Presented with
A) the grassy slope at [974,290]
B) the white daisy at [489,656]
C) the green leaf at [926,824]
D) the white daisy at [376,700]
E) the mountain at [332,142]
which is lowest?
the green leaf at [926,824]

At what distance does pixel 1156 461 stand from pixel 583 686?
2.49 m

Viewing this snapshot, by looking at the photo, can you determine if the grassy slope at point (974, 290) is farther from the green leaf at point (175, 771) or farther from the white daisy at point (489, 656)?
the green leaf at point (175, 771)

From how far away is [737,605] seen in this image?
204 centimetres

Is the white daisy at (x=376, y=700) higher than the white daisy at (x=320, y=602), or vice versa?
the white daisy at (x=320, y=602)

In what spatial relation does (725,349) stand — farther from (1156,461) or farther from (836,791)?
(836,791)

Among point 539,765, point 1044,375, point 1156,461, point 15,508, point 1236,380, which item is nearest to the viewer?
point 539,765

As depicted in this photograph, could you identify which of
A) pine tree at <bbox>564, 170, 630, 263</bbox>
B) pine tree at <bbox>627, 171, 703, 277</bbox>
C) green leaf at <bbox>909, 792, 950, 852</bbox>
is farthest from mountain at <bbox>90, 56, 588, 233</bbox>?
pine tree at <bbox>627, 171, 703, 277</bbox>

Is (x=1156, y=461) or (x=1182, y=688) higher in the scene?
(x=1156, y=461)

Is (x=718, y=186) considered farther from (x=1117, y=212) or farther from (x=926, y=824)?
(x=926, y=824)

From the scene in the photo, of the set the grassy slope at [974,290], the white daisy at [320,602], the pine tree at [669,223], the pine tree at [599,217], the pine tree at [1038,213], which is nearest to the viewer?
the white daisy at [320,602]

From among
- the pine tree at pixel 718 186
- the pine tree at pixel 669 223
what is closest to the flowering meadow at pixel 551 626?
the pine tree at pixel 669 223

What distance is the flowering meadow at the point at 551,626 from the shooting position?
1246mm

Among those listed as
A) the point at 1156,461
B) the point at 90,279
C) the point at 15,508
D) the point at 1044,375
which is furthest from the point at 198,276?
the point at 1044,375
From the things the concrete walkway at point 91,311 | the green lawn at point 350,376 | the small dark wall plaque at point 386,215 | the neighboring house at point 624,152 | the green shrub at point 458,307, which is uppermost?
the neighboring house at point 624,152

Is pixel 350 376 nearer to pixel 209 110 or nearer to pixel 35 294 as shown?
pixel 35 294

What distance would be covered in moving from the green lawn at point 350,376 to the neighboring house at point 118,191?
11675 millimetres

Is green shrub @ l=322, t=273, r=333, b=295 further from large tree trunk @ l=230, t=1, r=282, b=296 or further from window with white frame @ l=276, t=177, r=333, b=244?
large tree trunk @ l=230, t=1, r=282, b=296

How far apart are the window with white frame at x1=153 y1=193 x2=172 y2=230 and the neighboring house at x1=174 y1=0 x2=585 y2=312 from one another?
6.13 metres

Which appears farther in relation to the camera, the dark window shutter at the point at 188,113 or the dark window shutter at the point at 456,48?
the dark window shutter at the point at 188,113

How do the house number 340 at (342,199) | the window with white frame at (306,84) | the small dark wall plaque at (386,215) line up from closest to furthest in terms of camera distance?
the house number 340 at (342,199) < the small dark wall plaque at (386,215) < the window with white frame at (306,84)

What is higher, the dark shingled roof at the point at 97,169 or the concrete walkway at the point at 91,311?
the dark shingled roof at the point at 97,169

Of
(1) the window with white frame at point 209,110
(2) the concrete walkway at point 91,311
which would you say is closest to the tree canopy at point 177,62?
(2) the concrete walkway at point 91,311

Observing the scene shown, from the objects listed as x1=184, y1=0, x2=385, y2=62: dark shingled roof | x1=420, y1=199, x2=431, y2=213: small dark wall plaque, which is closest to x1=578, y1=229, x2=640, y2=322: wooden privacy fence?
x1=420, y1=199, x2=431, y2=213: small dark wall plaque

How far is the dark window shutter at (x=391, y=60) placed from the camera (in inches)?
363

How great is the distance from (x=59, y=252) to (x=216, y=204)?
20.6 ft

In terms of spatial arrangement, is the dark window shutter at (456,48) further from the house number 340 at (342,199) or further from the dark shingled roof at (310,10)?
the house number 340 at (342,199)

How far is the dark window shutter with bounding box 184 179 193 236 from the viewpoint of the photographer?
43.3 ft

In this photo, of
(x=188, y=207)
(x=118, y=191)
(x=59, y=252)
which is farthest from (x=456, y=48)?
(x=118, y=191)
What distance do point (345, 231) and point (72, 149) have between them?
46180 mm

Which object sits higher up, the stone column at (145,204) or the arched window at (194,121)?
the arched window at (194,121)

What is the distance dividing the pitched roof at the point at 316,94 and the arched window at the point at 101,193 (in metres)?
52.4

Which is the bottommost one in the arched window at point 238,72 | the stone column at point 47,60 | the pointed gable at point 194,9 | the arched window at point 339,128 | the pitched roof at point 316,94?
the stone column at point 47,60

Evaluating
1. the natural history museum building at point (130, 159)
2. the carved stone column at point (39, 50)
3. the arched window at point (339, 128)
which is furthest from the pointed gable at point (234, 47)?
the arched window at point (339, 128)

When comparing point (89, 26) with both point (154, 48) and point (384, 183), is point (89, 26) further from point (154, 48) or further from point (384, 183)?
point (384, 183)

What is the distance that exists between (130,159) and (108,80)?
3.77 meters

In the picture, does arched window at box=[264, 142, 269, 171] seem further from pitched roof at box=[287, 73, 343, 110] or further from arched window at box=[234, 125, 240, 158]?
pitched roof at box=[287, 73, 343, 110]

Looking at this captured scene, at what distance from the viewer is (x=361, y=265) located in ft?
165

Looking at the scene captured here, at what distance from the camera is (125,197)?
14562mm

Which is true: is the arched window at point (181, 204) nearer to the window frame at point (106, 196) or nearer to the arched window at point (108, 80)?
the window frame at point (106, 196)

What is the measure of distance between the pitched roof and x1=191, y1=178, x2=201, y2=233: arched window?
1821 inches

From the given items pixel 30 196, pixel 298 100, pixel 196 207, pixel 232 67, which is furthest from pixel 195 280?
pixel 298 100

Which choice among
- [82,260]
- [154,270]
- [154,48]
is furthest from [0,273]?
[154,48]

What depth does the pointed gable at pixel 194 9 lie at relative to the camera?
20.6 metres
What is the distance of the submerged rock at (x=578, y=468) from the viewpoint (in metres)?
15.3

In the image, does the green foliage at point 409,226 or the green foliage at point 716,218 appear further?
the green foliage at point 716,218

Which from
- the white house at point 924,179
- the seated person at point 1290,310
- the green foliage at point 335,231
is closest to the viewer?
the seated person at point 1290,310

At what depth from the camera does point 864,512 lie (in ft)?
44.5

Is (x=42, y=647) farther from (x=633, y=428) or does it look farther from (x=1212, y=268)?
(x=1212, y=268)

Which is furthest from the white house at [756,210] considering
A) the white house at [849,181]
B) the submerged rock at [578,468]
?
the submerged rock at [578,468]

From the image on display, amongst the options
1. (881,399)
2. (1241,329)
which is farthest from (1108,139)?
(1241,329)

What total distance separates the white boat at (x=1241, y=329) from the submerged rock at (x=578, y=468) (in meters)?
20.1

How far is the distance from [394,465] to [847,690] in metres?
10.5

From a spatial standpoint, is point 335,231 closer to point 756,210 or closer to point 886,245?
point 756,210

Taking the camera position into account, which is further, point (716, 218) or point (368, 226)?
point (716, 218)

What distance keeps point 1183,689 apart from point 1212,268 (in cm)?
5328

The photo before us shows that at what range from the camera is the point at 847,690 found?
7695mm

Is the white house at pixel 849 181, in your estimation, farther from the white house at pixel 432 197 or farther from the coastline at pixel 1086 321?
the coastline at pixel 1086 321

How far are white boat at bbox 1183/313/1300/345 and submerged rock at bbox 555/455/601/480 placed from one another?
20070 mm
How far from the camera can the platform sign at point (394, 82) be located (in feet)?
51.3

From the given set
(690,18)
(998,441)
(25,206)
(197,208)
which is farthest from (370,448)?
--------------------
▶ _Problem statement_
Reproduce the listing above exactly from the line containing "In the image, does" through its last line, with both of those lines included.

▶ _Output_
In the image, does the green foliage at point 409,226 or the green foliage at point 716,218 appear further?
the green foliage at point 716,218

Which from
- the white house at point 924,179
- the seated person at point 1290,310
- the green foliage at point 335,231
is closest to the viewer?
the seated person at point 1290,310

At what depth from the camera does point 864,512 lie (in ft)?
44.5

Is (x=42, y=647) farther from (x=633, y=428) or does it look farther from (x=1212, y=268)?
(x=1212, y=268)

Which is furthest from the white house at [756,210] considering
A) the white house at [849,181]
B) the submerged rock at [578,468]
?
the submerged rock at [578,468]

From the image on display, amongst the options
1. (881,399)
2. (1241,329)
which is farthest from (1108,139)?
(1241,329)

What total distance separates the white boat at (x=1241, y=329) from the submerged rock at (x=578, y=468) (in meters)?
20.1

How far is the distance from [394,465] to [847,690] in metres?
10.5

From a spatial standpoint, is point 335,231 closer to point 756,210 or closer to point 886,245?
point 756,210

Taking the camera position into account, which is further, point (716, 218) or point (368, 226)?
point (716, 218)

What distance keeps point 1183,689 apart from point 1212,268 (in cm)?
5328

The photo before us shows that at what range from the camera is the point at 847,690 found?
7695mm

Is the white house at pixel 849 181, in your estimation, farther from the white house at pixel 432 197 or farther from the coastline at pixel 1086 321?
the coastline at pixel 1086 321

How far are white boat at bbox 1183/313/1300/345 and submerged rock at bbox 555/455/601/480 placed from one another?
20070 mm
How far from the camera can the platform sign at point (394, 82) be located (in feet)?
51.3

From the given set
(690,18)
(998,441)
(25,206)
(197,208)
which is farthest from (370,448)?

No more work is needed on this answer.